* **Source**
If I allocate an a array of objects with operator new[] in C++ but deallocate them individually does it still constitute a memory leak?

Question

I know one is supposed to not mix and match new[] with delete and vice versa (delete[] with new). So

int* k = new int[5];
delete k;

is flawed as it will not free the allocated array. But is the following wrong?

int *k = new int[5];
for (int i = 0; i < 5; ++i)
    delete k[i];

by wrong I mean - will it actually cause a memory leak or undefined behavior?

EDIT** My bad, what I meant to type was this:

int** k = new int*[5];
memset(k, 0, sizeof(int*)*5);

k[3] = new int;

for (int i = 0; i < 5; ++i)
    if (k[i])
    {
        delete k[i];
        k[i] = 0;
    }

In the above, the block of 5 places is never actually freed unless i call delete[] on k itself, though I can new/delete manage the ints inside of it.

Answer 1

k[i] is an int , so it's syntactically invalid to call delete on it. The compiler should raise an error.

Even if you could, it would result in undefined behavior (saying you have an array of pointers which you allocate with new[] and attempt to delete it with delete ). Mixing new[] with delete and new[] with delete results in UB.

Answer 2

You can't mix-and-match either way. If you do, you have undefined behaviour (§5.3.5/2):

In the first alternative ( delete object ), the value of the operand of delete may be a null pointer value, a pointer to a non-array object created by a previous new-expression , or a pointer to a subobject (1.8) representing a base class of such an object (Clause 10). If not, the behavior is undefined.

In the second alternative ( delete array ), the value of the operand of delete may be a null pointer value or a pointer value that resulted from a previous array new-expression . If not, the behavior is undefined.

(bold emphasis is mine)

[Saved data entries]

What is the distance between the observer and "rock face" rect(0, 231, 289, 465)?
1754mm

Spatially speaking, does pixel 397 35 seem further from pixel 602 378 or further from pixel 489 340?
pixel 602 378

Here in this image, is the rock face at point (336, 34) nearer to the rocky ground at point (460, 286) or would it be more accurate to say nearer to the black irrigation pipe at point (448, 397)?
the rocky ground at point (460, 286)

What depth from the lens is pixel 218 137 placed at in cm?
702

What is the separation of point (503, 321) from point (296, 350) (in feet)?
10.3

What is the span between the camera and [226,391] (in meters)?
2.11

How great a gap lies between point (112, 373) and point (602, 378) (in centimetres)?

* **Problem set**
1. Translate this sentence from the C++ memory thread into German: "The compiler should raise an error."
2. Reproduce everything in the C++ memory thread from "int* k = new" down to "or undefined behavior?".

* **Responses per task**
1. Der Compiler sollte einen Fehler melden.

2.
int* k = new int[5];
delete k;

is flawed as it will not free the allocated array. But is the following wrong?

int *k = new int[5];
for (int i = 0; i < 5; ++i)
    delete k[i];

by wrong I mean - will it actually cause a memory leak or undefined behavior?